WORK TO COMPLETE »
The required output consists solely of the lines from the line containing "How far does" through the end of the records, copied exactly.
— BEGIN EXTRACTED ENTRIES —
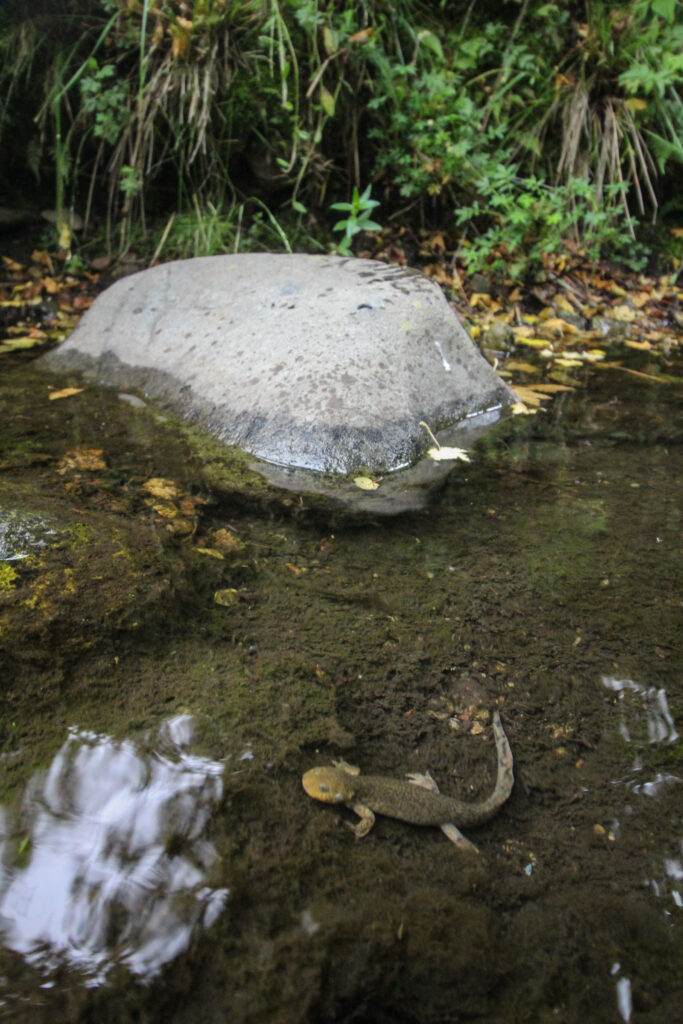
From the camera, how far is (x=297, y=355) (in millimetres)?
3322

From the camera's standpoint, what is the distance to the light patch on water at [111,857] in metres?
1.20

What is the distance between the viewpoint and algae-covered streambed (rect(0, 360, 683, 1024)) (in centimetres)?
118

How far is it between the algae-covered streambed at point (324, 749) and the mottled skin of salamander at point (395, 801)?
27 mm

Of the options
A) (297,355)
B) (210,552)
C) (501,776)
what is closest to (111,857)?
(501,776)

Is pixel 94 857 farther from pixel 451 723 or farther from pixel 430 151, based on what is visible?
pixel 430 151

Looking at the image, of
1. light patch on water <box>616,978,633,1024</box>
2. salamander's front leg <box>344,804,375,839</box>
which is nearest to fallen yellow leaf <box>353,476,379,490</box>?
salamander's front leg <box>344,804,375,839</box>

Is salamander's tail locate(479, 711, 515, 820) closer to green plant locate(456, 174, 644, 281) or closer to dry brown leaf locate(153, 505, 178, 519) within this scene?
dry brown leaf locate(153, 505, 178, 519)

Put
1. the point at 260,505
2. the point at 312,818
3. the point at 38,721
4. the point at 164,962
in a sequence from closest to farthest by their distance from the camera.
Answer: the point at 164,962 < the point at 312,818 < the point at 38,721 < the point at 260,505

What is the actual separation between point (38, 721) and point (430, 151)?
505 centimetres

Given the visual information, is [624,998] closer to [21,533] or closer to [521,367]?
[21,533]

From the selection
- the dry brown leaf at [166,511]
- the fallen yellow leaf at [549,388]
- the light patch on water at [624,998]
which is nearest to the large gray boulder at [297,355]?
the fallen yellow leaf at [549,388]

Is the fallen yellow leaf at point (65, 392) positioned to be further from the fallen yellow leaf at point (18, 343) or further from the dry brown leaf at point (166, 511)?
the dry brown leaf at point (166, 511)

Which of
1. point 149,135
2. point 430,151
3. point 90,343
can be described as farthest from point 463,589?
point 149,135

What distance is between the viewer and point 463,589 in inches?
87.8
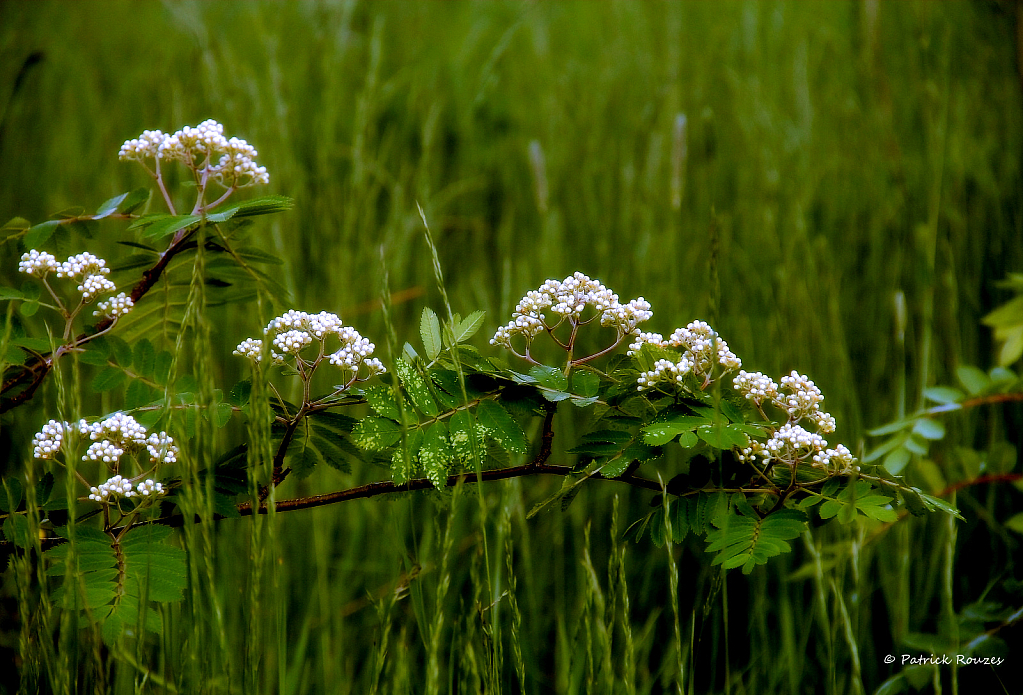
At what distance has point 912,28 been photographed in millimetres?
2805

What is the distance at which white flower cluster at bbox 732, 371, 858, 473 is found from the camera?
0.83 m

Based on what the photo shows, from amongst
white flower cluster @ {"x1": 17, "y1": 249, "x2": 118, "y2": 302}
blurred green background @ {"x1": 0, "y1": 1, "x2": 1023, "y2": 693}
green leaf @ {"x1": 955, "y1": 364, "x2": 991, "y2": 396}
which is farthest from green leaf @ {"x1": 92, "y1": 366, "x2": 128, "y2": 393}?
green leaf @ {"x1": 955, "y1": 364, "x2": 991, "y2": 396}

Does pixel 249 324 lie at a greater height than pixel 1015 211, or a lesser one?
lesser

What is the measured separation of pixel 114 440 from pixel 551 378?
1.75 feet

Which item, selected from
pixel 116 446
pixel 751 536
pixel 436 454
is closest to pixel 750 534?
pixel 751 536

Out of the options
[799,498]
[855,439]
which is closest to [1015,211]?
[855,439]

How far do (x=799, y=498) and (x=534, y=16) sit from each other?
2.96 m

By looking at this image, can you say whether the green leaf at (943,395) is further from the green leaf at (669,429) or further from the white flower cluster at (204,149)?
the white flower cluster at (204,149)

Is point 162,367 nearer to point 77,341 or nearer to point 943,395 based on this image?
point 77,341

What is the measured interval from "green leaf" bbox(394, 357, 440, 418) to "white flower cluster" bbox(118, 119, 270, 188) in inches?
12.0

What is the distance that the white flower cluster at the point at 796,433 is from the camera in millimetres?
834

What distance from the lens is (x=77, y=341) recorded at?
964 mm

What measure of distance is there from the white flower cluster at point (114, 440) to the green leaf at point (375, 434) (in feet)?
0.71

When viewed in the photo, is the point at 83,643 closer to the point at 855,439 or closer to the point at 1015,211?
the point at 855,439
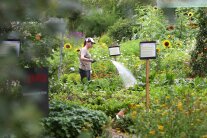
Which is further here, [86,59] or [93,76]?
[93,76]

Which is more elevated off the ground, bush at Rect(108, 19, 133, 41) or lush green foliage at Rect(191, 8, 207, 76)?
bush at Rect(108, 19, 133, 41)

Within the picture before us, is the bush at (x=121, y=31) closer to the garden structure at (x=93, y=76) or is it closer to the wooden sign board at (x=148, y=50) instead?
the garden structure at (x=93, y=76)

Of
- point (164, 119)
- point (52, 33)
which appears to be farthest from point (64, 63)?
point (52, 33)

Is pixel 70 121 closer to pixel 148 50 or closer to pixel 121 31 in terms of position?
pixel 148 50

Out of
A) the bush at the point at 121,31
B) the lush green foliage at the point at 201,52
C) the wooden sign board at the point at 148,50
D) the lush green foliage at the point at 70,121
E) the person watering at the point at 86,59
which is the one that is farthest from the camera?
the bush at the point at 121,31

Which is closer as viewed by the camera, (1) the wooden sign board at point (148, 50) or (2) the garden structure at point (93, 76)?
(2) the garden structure at point (93, 76)

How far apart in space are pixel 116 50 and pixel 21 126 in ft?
41.9

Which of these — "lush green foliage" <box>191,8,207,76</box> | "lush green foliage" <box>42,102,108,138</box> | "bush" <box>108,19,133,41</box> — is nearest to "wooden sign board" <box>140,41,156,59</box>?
"lush green foliage" <box>42,102,108,138</box>

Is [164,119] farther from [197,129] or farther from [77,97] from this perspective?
[77,97]

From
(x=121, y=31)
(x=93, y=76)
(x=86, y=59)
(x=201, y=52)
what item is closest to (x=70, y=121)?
(x=86, y=59)

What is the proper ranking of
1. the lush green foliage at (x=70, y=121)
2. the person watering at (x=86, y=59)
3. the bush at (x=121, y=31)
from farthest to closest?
the bush at (x=121, y=31) < the person watering at (x=86, y=59) < the lush green foliage at (x=70, y=121)

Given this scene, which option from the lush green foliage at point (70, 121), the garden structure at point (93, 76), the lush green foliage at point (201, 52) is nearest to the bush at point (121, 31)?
the garden structure at point (93, 76)

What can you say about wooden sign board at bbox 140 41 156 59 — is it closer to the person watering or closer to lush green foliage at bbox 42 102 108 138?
lush green foliage at bbox 42 102 108 138

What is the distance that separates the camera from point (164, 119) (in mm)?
5215
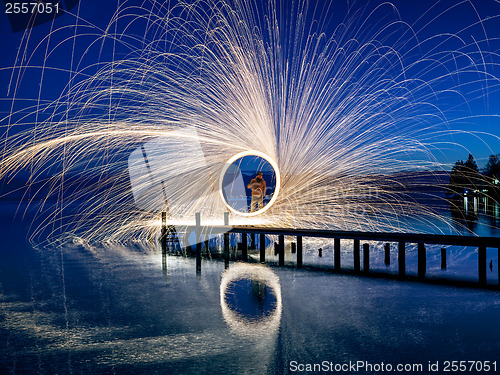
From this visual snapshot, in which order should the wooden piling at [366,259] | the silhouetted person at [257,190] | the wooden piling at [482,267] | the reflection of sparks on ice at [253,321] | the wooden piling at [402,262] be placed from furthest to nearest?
the silhouetted person at [257,190]
the wooden piling at [366,259]
the wooden piling at [402,262]
the wooden piling at [482,267]
the reflection of sparks on ice at [253,321]

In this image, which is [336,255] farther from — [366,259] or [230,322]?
[230,322]

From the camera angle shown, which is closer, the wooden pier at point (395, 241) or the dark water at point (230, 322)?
the dark water at point (230, 322)

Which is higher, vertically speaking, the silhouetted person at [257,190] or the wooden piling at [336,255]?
the silhouetted person at [257,190]

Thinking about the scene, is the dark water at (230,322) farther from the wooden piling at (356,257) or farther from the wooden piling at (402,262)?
the wooden piling at (356,257)

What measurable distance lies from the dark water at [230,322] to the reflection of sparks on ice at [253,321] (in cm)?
3

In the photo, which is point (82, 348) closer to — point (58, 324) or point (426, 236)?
point (58, 324)

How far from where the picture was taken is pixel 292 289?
10258mm

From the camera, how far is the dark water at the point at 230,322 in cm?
591

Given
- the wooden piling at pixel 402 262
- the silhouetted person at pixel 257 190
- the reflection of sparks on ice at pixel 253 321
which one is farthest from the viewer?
the silhouetted person at pixel 257 190

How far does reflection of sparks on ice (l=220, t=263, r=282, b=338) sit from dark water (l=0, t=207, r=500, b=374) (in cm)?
3

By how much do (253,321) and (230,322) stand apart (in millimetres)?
384

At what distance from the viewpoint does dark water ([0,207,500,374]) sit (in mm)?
5910

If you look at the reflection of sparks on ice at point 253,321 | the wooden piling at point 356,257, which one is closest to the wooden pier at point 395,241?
— END EXTRACTED ENTRIES —
IN RESPONSE »
How far does reflection of sparks on ice (l=220, t=263, r=282, b=338) sit from dark water (l=0, t=207, r=500, b=374) (in cm)?
3

By how much do (253,321) and (230,322) stand apart (in millimetres)?
384

At what distance from the viewpoint does dark water ([0,207,500,374]) sit (in mm)?
5910

If you look at the reflection of sparks on ice at point 253,321 | the wooden piling at point 356,257, which one is closest to the wooden pier at point 395,241?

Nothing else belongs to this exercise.